TBMM Başkanı Kurtulmuş: İddiasız Türkiye ile bu coğrafyada ayakta kalınamaz
TBMM Başkanı Numan Kurtulmuş, 16. Büyükelçiler Konferansı kapsamında Ankara’da bulunan büyükelçilerle yaptığı görüşmede Türkiye'nin dış politika anlayışını ve güvenlik hedeflerini anlattı.
Uluslararası kurumlar, değişim ve yeni dünya düzeni
Kurtulmuş, dünyada kuruluşların ve kuralların eskisi gibi işlemediğini, birçok uluslararası kurumun işlevlerini büyük ölçüde yitirdiği bir dönemden geçildiğini vurguladı. Bu ortamda adil ve kalıcı bir barış sisteminin gerekliliğini dile getirerek Türkiye'nin çok taraflı ve küresel bakışla yeni bir dünya düzeninin kurulmasına katkı sunduğunu belirtti. Kurtulmuş, yakın gelecekte daha adil bir küresel sistemin kurulacağından emin olduklarını, bu süreçte Türkiye'nin öncü rol oynayacağını ifade etti.
Dış politikanın ilkeleri ve insani diplomasi
Kurtulmuş, Türk dış politikasının prensipli, tutarlı ve sonuç odaklı olması gerektiğini söyledi. Türk diplomasisinin bir diğer özelliğinin insani yardım odaklı yaklaşımı olduğunu belirterek, başta Filistin ve Gazze olmak üzere Afrika dâhil dünyanın çeşitli bölgelerindeki ihtiyaç sahiplerine hızlı ve etkin yardım ulaştırma çabalarının sürdüğünü anlattı. Ayrıca Türkiye'nin barış, istikrar ve güvenin sağlanması için her platformda samimi ve prensipli müzakereler yürüttüğünü ifade etti.
'İddiasız olan bir Türkiye bu coğrafyada ayakta duramaz' sözünü hatırlatarak, dış politika yürütürken iddia, kararlılık ve tutarlılığın önemine dikkat çekti. Kurtulmuş, bu temel ilkeler doğrultusunda Türkiye'nin dış politika faaliyetlerini ölçülü ve kararlı şekilde sürdüreceğini belirtti.
'Terörsüz Türkiye' süreci ve iç güvenlik
Kurtulmuş, Türkiye'nin iç güvenliğini güçlendirmek amacıyla başlatılan 'terörsüz Türkiye' sürecinin kısa sürede önemli mesafe kat ettiğini söyledi. Örgütün iç ve dış bileşenlerinin silah bırakma çağrısına uyarak kendini feshetmesiyle birlikte bu meselenin tamamen çözüleceğine dair ümitli olduklarını kaydetti. Terörsüz bir Türkiye'nin, bölge genelinde Suriye, Irak ve Lübnan gibi ülkelerde de huzurun ve güvenliğin sağlanmasına katkı sunacağını vurguladı.

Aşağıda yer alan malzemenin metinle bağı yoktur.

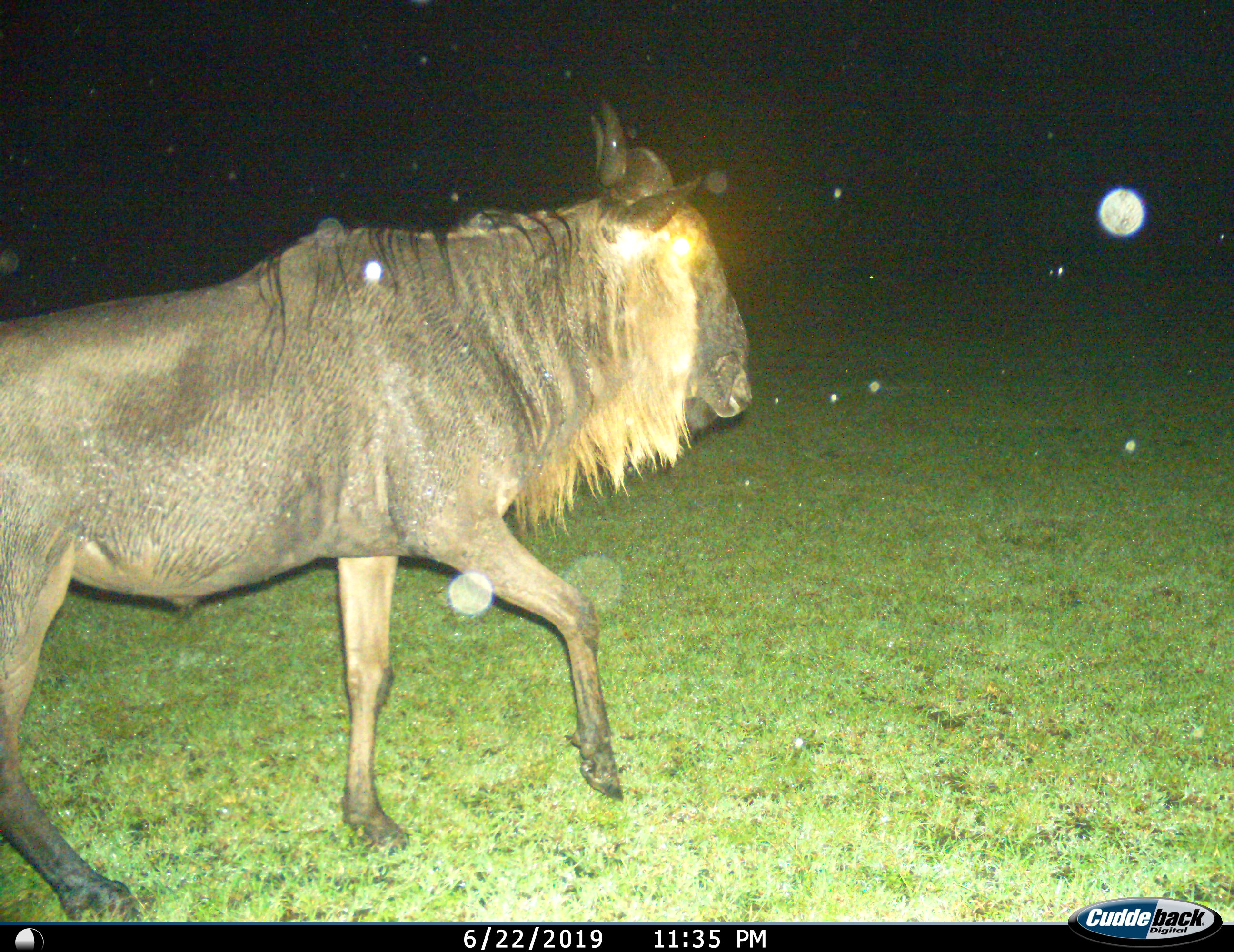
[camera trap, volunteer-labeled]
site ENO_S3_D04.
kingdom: Animalia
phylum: Chordata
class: Mammalia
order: Artiodactyla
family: Bovidae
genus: Connochaetes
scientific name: Connochaetes taurinus taurinus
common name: blue wildebeest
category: wildebeestblue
Wildebeestblue (blue wildebeest) (Connochaetes taurinus taurinus), count 1. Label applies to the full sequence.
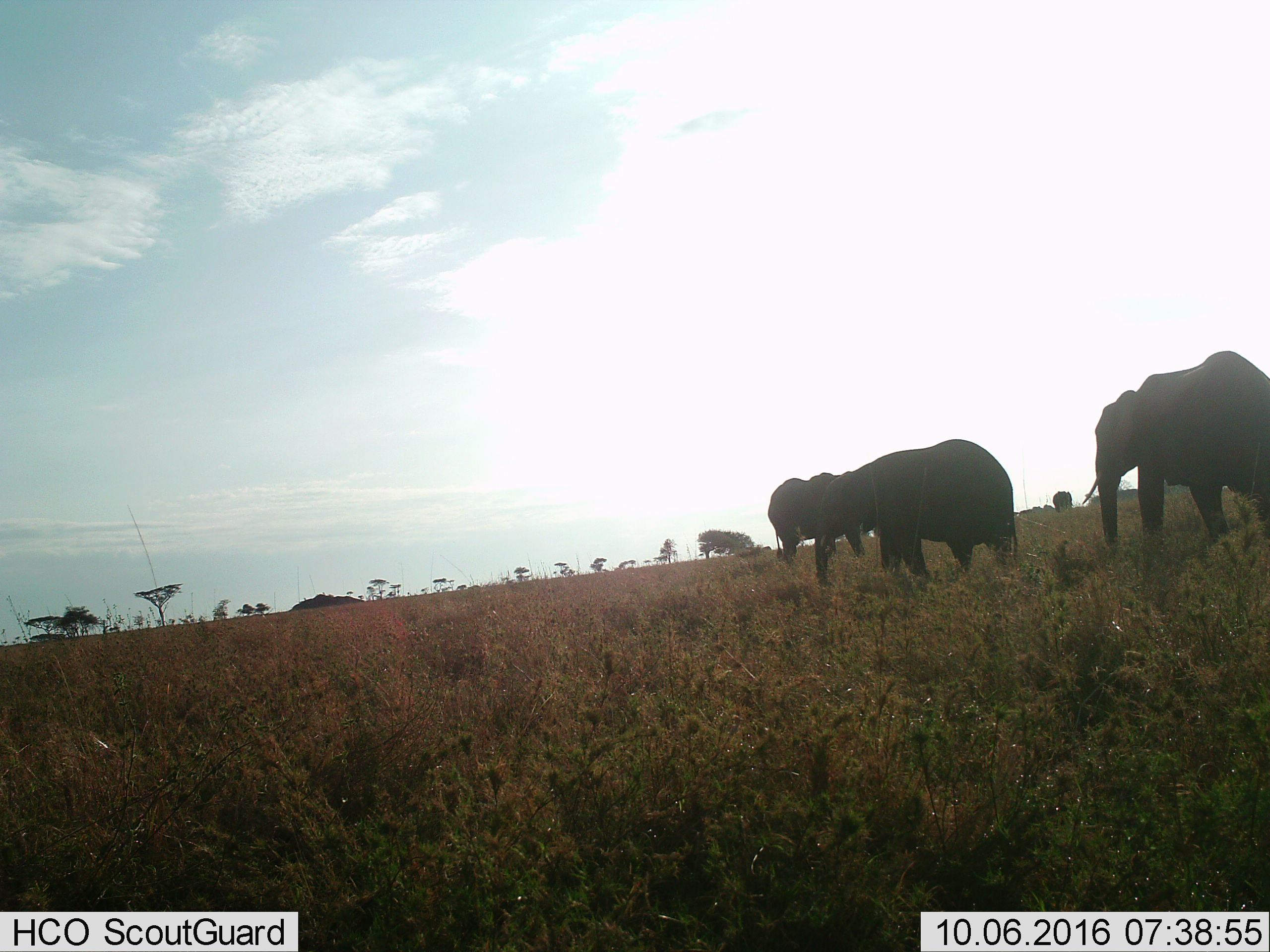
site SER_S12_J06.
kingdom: Animalia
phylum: Chordata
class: Mammalia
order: Proboscidea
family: Elephantidae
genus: Loxodonta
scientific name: Loxodonta africana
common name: african bush elephant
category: elephant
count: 4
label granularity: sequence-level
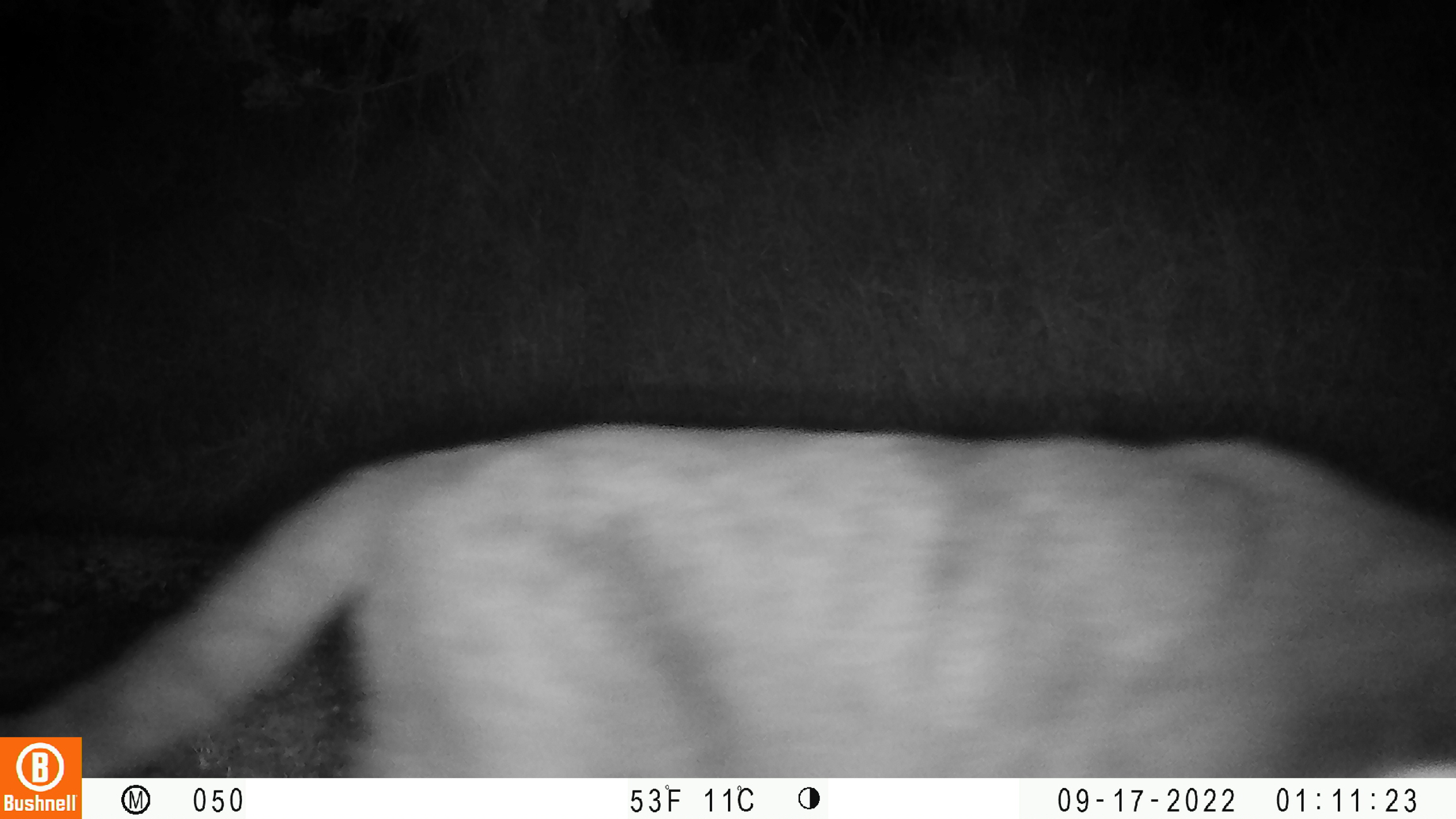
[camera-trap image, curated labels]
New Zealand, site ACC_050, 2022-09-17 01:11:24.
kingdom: Animalia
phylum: Chordata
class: Mammalia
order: Carnivora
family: Felidae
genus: Felis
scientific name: Felis catus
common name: domestic cat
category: cat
Cat (domestic cat) (Felis catus).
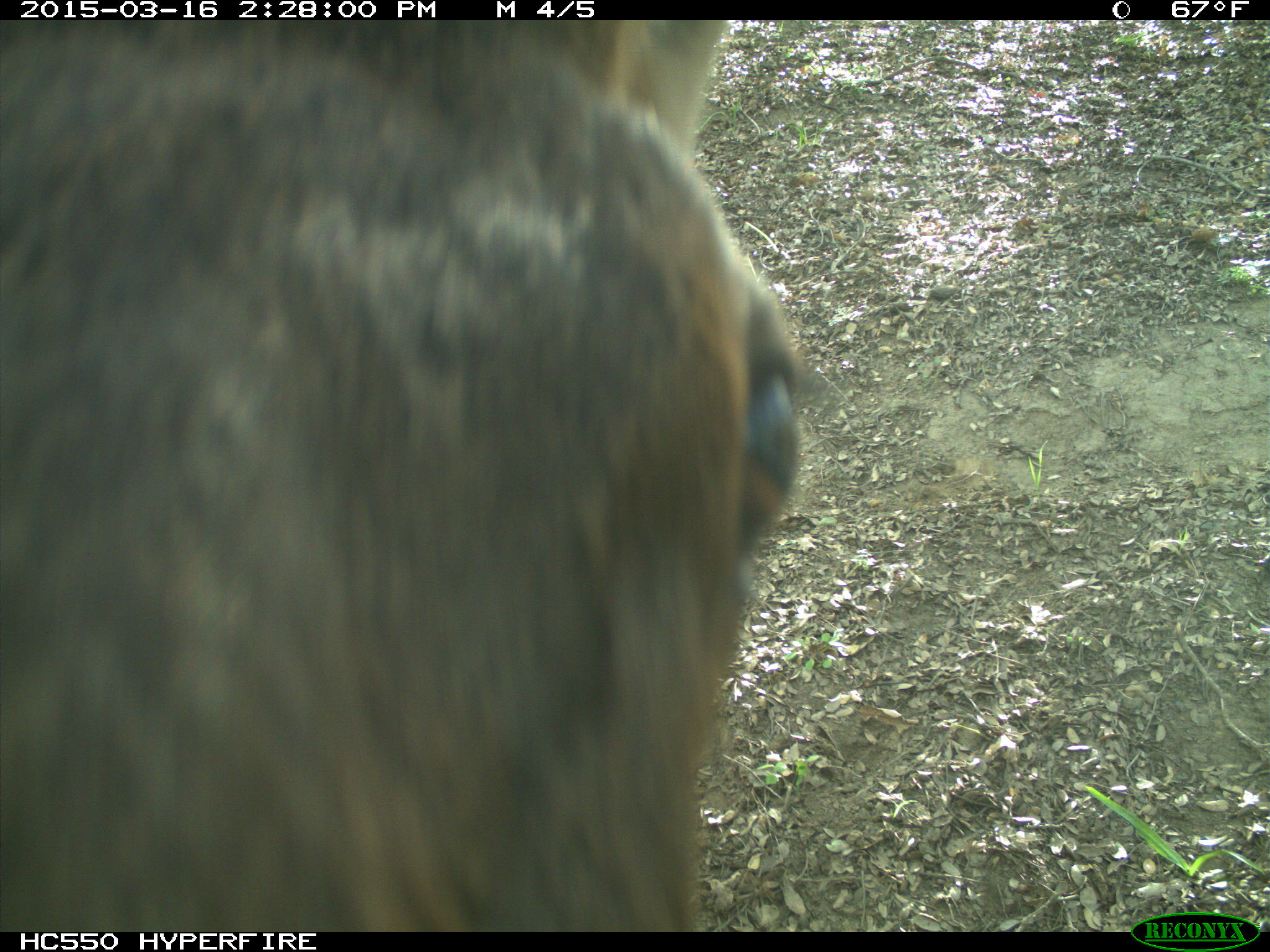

Kurtulmuş, geçmiş dönemlerde rahmetli Demirel, Özal ve Erbakan dönemlerinde PKK ile mücadeleye yönelik adımlar atıldığını, 2013 yılında da sürecin belli bir olgunluğa ulaştığını ancak o dönemde başta FETÖ unsurları olmak üzere bazı etkenlerle sürecin heba edildiğini ifade etti. Bugünkü süreçte ise farklı olarak siyaset ve milli iradenin meseleyi gözetlediğini, kararlılıkla yönetildiğini belirtti.
Milli Dayanışma Kardeşlik ve Demokrasi Komisyonu'nun toplantılarına dikkat çeken Kurtulmuş, farklı görüşlerin bir araya gelerek ülkenin ortak meselelerinde ortak çözüm arayışına girmesinin Türkiye demokrasisine önemli bir deneyim kazandıracağını söyledi. Sürecin başarıyla sonuçlanması halinde bunun çatışma çözümü açısından dünyaya örnek teşkil edecek bir model olacağına inandığını dile getirdi.